**What you need to do**
Which lines in the records below contain the string "further"? Extract each of them word for word.
>> Begin
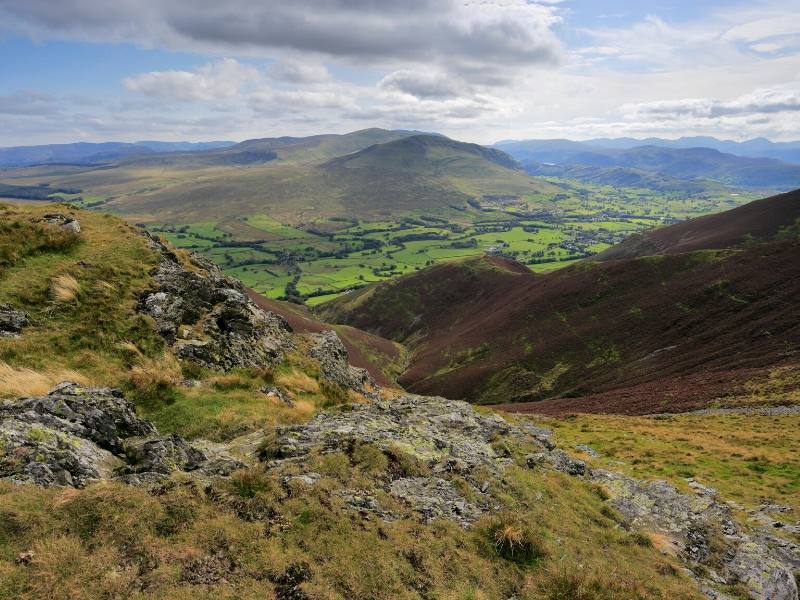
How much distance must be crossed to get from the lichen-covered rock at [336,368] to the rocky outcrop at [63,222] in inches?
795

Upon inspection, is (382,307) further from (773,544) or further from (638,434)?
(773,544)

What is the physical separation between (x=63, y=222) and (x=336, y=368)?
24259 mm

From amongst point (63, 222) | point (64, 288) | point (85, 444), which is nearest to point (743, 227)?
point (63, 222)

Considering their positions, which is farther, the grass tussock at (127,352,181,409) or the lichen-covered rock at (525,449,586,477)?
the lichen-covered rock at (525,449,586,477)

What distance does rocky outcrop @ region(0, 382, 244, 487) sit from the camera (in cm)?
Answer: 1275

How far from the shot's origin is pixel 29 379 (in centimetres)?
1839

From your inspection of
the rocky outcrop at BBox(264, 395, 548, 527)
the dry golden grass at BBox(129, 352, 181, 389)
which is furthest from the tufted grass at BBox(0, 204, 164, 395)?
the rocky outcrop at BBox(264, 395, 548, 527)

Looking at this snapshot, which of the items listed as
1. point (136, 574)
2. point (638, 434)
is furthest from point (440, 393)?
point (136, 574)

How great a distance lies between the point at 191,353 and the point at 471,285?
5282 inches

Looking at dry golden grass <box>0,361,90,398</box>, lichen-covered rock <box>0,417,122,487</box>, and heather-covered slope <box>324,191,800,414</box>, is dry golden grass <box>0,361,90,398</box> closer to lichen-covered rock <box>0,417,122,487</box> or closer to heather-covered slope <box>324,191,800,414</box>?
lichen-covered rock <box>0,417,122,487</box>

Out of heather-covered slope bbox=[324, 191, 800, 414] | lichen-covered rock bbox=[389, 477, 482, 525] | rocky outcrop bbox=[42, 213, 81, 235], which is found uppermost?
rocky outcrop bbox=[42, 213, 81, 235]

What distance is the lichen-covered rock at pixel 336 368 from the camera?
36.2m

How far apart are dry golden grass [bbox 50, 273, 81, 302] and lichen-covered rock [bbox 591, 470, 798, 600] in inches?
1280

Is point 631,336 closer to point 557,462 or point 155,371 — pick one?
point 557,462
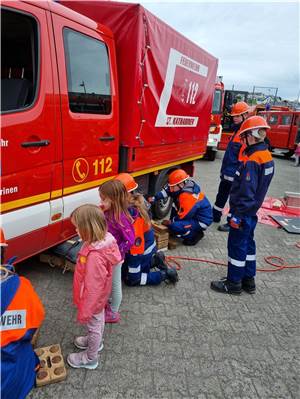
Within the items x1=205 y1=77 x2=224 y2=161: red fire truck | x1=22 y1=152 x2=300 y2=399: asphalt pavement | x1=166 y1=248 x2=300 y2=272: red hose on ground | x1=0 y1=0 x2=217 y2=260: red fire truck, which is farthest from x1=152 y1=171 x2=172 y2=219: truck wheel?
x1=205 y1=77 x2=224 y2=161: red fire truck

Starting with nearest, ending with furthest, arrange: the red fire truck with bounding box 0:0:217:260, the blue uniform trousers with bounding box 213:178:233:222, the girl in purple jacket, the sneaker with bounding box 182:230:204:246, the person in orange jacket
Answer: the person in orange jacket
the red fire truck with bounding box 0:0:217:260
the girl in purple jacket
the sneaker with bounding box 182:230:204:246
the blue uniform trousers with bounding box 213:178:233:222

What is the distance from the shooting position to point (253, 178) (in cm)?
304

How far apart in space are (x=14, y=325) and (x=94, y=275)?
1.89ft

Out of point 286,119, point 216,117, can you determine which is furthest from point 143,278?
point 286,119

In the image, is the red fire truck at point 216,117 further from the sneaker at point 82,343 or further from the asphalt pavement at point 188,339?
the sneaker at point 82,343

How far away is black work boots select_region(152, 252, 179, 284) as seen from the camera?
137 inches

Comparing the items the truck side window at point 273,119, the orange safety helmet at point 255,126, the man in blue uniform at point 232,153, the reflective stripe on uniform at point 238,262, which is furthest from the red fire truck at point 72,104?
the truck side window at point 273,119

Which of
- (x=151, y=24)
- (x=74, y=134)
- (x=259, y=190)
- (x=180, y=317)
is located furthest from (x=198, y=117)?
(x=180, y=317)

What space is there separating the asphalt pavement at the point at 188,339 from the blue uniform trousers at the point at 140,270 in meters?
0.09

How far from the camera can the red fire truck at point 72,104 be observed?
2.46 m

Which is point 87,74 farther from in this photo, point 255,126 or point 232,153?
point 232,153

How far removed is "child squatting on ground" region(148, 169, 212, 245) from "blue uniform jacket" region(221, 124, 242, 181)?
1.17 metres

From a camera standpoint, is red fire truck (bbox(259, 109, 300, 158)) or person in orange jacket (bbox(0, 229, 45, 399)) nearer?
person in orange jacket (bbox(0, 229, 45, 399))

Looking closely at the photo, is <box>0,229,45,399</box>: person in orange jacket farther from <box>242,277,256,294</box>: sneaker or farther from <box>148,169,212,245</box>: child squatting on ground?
>> End
**Complete output**
Upon inspection, is (382,307) further from (773,544) or further from (638,434)?
In the image, is the red fire truck at point 216,117 further from the sneaker at point 82,343 or further from the asphalt pavement at point 188,339?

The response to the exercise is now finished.